Le jugement qui rejette cette demande sera infirmé.
3°/ Sur l’indemnité pour travail dissimulé :
Il résulte de ce qui précède que la somme de 17 760 euros est due en ce qu’elle correspond à l’indemnité forfaitaire et légale de six mois de salaire.
M. X n’a été ni déclaré ni payé pour les heures supplémentaires accomplies et leur fréquence n’a pu être ignorée par l’employeur qui ne démontre pas s’y être opposé.
Le salarié revendique la liquidation de l’indemnité sur la base de son salaire contractuel, sans y inclure le rappel salarial au titre des heures supplémentaires.
Le jugement qui rejette cette demande sera infirmé.
4°/ Sur les demandes en dommages-intérêts au titre du préjudice moral et financier :
Le salarié fonde ses demandes sur la perte injustifiée de son emploi et sur le motif infamant de licenciement alors qu’il aurait toujours donné satisfaction.
Mais il ressort des développements qui précèdent qu’il n’en est rien, le licenciement étant fondé.
Ces demandes seront rejetées et le jugement confirmé.
5°/ Sur la demande reconventionnelle en dommages-intérêts :
Il résulte de ce qui précède que les demandes de M. X étant en partie fondées, ce dernier ne saurait être condamné pour avoir agi abusivement ou causé un préjudice à la société appelante.
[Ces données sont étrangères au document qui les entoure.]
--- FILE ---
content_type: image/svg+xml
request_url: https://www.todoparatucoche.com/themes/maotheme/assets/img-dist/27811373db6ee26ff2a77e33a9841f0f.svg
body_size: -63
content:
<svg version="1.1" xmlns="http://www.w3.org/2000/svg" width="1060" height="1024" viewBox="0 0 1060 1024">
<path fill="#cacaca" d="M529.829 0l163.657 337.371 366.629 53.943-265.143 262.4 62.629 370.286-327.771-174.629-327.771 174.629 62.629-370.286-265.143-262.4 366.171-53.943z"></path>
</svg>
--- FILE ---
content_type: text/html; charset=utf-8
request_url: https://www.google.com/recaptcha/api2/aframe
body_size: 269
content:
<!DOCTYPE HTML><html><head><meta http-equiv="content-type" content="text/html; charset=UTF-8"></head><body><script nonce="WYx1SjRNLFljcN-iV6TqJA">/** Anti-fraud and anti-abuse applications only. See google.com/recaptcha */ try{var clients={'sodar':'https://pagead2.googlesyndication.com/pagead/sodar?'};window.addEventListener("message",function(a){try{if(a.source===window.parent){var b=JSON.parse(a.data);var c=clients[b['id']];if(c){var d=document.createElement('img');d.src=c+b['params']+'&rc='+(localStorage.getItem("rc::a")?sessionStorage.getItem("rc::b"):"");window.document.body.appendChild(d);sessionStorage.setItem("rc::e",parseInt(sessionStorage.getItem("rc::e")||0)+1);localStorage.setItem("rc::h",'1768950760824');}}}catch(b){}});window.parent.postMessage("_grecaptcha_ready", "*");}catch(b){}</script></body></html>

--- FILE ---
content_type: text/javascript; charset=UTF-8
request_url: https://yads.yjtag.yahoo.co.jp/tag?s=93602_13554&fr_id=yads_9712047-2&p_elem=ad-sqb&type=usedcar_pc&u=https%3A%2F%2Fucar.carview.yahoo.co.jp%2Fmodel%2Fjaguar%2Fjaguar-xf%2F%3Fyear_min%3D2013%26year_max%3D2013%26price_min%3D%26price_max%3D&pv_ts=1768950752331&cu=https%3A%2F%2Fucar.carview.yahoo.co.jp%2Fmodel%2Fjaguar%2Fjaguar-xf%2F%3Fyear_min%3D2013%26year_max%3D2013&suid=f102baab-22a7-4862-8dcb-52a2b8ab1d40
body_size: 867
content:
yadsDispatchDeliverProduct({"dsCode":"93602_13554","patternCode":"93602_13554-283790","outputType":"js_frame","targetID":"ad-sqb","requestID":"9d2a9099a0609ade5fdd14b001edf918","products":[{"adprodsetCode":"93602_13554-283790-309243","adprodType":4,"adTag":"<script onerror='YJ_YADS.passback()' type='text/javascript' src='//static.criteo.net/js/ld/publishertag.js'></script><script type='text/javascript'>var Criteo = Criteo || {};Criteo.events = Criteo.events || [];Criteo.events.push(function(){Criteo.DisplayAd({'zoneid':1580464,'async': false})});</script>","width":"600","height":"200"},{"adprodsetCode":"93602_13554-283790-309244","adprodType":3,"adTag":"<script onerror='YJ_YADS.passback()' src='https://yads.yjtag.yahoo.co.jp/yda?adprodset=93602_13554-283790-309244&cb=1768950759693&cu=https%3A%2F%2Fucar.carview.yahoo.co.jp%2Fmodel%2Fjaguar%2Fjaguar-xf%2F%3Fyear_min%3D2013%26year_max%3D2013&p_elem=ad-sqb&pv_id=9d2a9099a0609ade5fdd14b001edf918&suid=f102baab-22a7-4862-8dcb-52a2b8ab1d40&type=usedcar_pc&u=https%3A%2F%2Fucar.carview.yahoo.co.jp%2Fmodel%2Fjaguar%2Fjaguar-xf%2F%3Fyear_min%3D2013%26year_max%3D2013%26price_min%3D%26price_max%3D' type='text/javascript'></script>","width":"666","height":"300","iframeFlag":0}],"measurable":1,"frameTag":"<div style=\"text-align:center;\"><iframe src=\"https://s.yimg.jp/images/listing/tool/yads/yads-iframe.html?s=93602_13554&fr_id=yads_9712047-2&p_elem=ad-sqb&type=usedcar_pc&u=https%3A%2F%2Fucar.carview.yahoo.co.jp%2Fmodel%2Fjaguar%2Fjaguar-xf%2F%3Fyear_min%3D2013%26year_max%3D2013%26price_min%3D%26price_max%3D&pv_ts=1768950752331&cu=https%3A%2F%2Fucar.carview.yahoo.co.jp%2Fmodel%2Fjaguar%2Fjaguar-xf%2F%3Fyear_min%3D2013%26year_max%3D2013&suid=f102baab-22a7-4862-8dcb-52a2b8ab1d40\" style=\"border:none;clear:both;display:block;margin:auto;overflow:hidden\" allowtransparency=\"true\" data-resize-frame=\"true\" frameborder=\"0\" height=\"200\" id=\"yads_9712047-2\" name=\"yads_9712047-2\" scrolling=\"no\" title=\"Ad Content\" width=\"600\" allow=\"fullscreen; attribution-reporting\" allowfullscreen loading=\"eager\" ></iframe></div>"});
La demande sera rejetée et il sera ajouté au jugement qui n’a pas statué.
6°/ sur la sanction au titre de l’article L.1235-4 du code du travail :
Le jugement attaqué, qui décide que le licenciement est fondé sur une cause réelle et sérieuse, prononce cette sanction laquelle suppose pourtant que le licenciement soit dépourvu d’une telle cause.
Le fait de retenir la faute grave commande avec d’autant plus de rigueur d’exclure le prononcé d’une telle sanction de sorte que le jugement sera infirmé.
7°/ Sur les frais irrépétibles :
Il sera équitable de condamner la société Gabella, qui sera déboutée de ce chef ayant partiellement succombé en son appel, à payer au salarié la somme de 2 000 euros au titre de l’article 700 du code de procédure civile.
PAR CES MOTIFS :
La cour d’appel statuant publiquement, contradictoirement, et après en avoir délibéré conformément à la loi :
- confirme le jugement rendu le 27 avril 2021, entre les parties, par le conseil de prud’hommes de Charleville-Mézières, mais seulement en ce qu’il 'dit que M. X est recevable dans ses demandes mais partiellement fondée en ses prétentions', le déboute de ses demandes en dommages-intérêts au titre des préjudices moral et financier, condamne la société Gabella aux dépens, rejette sa demande reconventionnelle ainsi que celle au titre des frais irrépétibles ;
- infirme le jugement pour le surplus et, statuant à nouveau :
* dit que le licenciement est bien fondé sur une faute grave ;
* condamne la société Gabella à payer à M. X la somme de 8 374 euros à titre d’heures supplémentaires, outre les congés payés afférents de 837,4 euros ;
* la condamne également à lui payer la somme de 17 760 euros à titre d’indemnité pour travail dissimulé ;
* rejette les demandes en paiement de l’indemnité de licenciement, du préavis et de la mise à pied conservatoire ;
- y ajoutant, condamne la société Gabella à régler à M. X la somme de 2 000 euros pour frais irrépétibles d’appel ;
- déboute les parties du surplus de leurs demandes ;
- condamne aux dépens d’appel la société X.